____ Trecho selecionado

RIO DE JANEIRO — Candidatos ao governo do Rio adotaram gestos com as mãos para divulgar números de urna, letras ligadas aos nomes e símbolos de campanha. Em alguns casos, os movimentos também foram adaptados para evitar confusão com adversários, com o presidente Luiz Inácio Lula da Silva ou com sinais associados a uma facção criminosa.
Eduardo Paes (PSD), líder das pesquisas, abre as duas mãos para formar o 55, número de seu partido. O gesto aparece em atividades como a subida da Igreja da Penha e carreatas. Garotinho (Republicanos) faz movimento semelhante, mas mantém as duas mãos espalmadas lado a lado para formar o 10.
A diferença entre os dois sinais está na posição das mãos. Paes coloca uma sobre a outra. Questionado sobre a possibilidade de confusão, o candidato afirmou: “É uma estratégia (colocar uma mão sobre a outra), mas não perde voto por causa disso, não”. A declaração foi dada enquanto ele caminhava para a casa da Tia Surica, em Oswaldo Cruz.
Douglas Ruas (PL) usa o indicador e o dedo do meio das duas mãos para representar o 22, também em referência ao número do partido.
Letras, apelidos e símbolos
André Marinho (Novo) forma a letra “M” com o indicador, o dedo do meio e o anelar, virados para baixo. A campanha informou que o candidato mantém os dedos nessa posição para diferenciar o sinal daquele associado à facção criminosa Terceiro Comando Puro, identificada pelo gesto chamado de “tudo três”.

________

# O problema:
Prossiga com o texto sobre os gestos de campanha dos candidatos ao governo do Rio a partir do ponto em que ele termina. A listagem abaixo não é necessária.

____ Registros fornecidos

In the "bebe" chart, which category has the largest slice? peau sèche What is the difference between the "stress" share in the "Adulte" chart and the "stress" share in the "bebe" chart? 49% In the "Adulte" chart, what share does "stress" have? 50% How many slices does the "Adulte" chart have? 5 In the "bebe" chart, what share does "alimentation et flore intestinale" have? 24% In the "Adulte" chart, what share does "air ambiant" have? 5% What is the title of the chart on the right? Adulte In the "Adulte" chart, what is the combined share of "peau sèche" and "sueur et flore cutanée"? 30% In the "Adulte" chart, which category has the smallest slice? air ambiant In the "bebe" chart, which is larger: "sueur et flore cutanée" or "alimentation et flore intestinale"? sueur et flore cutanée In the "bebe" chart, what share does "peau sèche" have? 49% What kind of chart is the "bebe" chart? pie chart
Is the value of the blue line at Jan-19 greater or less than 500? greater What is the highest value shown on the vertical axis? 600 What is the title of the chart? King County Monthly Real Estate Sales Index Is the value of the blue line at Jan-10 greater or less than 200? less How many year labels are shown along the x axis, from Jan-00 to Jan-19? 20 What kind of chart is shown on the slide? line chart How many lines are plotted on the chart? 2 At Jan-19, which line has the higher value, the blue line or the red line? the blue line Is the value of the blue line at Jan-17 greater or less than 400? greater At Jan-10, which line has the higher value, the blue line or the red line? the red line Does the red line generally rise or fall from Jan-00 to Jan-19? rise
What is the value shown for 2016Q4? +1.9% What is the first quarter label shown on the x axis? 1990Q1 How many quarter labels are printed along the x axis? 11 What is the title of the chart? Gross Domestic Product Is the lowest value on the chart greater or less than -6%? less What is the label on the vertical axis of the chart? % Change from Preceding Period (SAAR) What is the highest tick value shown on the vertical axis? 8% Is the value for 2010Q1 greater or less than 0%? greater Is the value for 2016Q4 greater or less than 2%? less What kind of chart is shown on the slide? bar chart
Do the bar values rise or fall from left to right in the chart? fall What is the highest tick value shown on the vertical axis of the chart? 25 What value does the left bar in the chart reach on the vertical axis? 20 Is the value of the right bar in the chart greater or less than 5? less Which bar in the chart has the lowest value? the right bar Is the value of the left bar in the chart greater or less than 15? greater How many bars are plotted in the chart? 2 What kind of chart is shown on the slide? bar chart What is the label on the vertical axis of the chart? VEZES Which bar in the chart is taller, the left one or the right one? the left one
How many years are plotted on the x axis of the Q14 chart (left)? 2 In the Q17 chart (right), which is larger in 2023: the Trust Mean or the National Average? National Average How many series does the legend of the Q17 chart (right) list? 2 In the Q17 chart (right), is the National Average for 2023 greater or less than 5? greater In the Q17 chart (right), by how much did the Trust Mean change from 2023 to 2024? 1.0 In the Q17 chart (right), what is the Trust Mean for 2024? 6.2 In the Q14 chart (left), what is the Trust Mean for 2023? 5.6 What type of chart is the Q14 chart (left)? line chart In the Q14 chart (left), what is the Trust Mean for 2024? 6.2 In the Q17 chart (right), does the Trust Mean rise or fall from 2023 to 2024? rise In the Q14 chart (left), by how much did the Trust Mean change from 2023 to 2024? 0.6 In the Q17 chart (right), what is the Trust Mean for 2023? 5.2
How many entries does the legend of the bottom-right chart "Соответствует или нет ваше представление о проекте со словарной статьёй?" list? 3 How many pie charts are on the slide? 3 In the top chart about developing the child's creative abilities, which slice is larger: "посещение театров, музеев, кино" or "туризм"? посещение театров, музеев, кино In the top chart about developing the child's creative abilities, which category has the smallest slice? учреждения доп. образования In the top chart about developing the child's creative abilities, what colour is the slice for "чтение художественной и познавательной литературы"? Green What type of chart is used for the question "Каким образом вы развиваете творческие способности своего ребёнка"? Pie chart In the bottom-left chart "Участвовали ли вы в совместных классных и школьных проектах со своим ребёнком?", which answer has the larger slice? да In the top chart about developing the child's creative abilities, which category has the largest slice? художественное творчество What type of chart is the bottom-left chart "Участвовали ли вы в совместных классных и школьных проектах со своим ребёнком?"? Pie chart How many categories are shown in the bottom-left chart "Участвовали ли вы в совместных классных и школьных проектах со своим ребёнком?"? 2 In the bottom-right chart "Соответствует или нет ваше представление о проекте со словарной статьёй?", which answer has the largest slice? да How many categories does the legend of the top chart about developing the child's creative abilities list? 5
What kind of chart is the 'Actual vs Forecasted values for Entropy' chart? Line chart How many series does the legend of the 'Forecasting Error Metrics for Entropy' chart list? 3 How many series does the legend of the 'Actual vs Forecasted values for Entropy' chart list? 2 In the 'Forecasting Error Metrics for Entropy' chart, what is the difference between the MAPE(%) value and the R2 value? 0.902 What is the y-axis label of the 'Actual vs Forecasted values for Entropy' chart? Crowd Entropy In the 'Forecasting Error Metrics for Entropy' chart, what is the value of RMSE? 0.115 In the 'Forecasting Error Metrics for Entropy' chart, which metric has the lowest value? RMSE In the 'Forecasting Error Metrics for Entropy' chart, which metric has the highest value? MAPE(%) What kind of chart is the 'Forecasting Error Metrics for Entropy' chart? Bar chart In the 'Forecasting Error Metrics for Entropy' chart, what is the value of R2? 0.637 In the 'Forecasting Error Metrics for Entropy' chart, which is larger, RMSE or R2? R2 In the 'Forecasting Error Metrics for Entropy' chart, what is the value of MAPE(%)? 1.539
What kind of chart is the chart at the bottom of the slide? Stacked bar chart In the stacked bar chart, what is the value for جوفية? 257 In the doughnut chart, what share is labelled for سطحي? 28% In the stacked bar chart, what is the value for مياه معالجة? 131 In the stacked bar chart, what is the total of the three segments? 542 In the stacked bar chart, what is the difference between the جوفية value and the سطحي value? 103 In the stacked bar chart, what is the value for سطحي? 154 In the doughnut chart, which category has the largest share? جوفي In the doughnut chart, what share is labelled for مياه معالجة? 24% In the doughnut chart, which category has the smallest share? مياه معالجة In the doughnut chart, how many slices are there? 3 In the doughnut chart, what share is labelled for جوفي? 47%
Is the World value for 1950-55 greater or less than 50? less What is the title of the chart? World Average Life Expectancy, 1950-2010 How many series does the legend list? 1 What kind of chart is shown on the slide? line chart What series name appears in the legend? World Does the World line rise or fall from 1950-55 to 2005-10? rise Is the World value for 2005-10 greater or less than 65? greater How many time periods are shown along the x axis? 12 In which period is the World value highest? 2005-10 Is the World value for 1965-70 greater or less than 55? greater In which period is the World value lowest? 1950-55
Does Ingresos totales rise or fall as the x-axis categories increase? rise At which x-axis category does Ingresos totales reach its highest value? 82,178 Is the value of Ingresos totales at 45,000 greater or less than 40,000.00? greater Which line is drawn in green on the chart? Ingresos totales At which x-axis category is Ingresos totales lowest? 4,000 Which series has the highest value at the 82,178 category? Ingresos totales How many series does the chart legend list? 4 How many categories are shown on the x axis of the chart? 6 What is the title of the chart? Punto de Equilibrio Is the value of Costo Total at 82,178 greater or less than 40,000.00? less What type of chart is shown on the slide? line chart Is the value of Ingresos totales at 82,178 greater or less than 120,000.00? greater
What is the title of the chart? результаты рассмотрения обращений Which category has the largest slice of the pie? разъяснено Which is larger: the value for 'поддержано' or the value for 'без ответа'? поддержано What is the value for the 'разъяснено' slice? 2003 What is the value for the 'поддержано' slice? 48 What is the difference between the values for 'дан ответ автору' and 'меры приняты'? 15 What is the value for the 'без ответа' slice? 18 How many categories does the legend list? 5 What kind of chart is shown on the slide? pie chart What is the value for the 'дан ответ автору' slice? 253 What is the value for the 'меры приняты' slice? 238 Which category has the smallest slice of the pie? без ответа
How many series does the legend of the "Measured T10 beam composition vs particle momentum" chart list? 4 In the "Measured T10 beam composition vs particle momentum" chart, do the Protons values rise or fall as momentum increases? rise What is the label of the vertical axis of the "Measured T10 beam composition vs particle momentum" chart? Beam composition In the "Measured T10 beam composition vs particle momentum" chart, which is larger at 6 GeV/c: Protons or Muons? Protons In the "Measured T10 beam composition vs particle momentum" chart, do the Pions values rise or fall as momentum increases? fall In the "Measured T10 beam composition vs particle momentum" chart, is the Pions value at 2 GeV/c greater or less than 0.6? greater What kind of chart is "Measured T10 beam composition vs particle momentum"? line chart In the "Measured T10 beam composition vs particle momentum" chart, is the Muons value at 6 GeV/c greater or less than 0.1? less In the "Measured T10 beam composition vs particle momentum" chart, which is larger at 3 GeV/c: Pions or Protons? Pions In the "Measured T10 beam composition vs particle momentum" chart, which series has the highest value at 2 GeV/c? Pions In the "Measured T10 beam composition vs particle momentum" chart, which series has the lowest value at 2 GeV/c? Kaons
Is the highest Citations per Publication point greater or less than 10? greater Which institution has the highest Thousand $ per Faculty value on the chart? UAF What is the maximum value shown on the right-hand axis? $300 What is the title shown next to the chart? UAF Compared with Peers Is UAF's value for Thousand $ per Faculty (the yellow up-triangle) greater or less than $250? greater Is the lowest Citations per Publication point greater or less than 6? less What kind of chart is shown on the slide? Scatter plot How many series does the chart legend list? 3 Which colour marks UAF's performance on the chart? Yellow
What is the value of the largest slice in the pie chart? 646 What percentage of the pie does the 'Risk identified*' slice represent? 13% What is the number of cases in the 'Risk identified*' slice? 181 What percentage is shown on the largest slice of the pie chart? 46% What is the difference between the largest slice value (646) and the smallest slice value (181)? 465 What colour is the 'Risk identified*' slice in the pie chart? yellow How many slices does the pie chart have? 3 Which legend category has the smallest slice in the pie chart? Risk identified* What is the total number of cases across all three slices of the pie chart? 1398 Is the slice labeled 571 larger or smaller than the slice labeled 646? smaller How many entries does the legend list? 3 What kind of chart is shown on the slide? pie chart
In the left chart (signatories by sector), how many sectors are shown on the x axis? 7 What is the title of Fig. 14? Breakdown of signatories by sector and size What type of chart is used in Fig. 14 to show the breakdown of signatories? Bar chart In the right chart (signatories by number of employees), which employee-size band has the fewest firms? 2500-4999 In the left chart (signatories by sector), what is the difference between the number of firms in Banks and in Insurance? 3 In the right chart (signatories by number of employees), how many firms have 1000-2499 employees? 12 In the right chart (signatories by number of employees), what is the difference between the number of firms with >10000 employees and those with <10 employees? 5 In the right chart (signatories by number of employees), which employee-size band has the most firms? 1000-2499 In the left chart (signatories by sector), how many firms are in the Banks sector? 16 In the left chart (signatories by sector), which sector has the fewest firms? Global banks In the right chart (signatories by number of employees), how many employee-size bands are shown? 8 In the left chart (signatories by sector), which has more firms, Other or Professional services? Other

________

# Resposta da tarefa:
William Siri (PSOL) não usa letras nem números. Ele bate os dedos contra a palma da mão, movimento chamado de “sirizinho”, que também virou figurinha de WhatsApp. O gesto está ligado ao apelido do candidato.
Cyro Garcia (PSTU) e Juliete (UP) costumam erguer o punho durante os atos, preferencialmente o esquerdo, segundo o candidato do PSTU. O símbolo também aparece na bandeira da UP.
Coronel Busnello (Missão) e Luan Monteiro (PCO) são os únicos candidatos citados na disputa ao governo sem gestos de identificação.
Sinal inspirado no “L”
Dr. Luzinho, líder do PP na Câmara dos Deputados e candidato pelo Rio, reproduz nas ruas um gesto associado aos apoiadores de Lula. No caso do deputado, porém, o símbolo inclui o dedo do meio, além do polegar e do indicador. Segundo ele, o gesto é usado desde 2018 e foi alterado em 2022 para se diferenciar de Lula, que disputou a Presidência naquele ano.
O candidato também negou relação entre seu gesto e a comemoração do atacante German Cano, do Fluminense. “Não tem nada a ver com o jogador, não. Para reforçar e deixar bem claro: sou Flamengo de coração”, afirmou.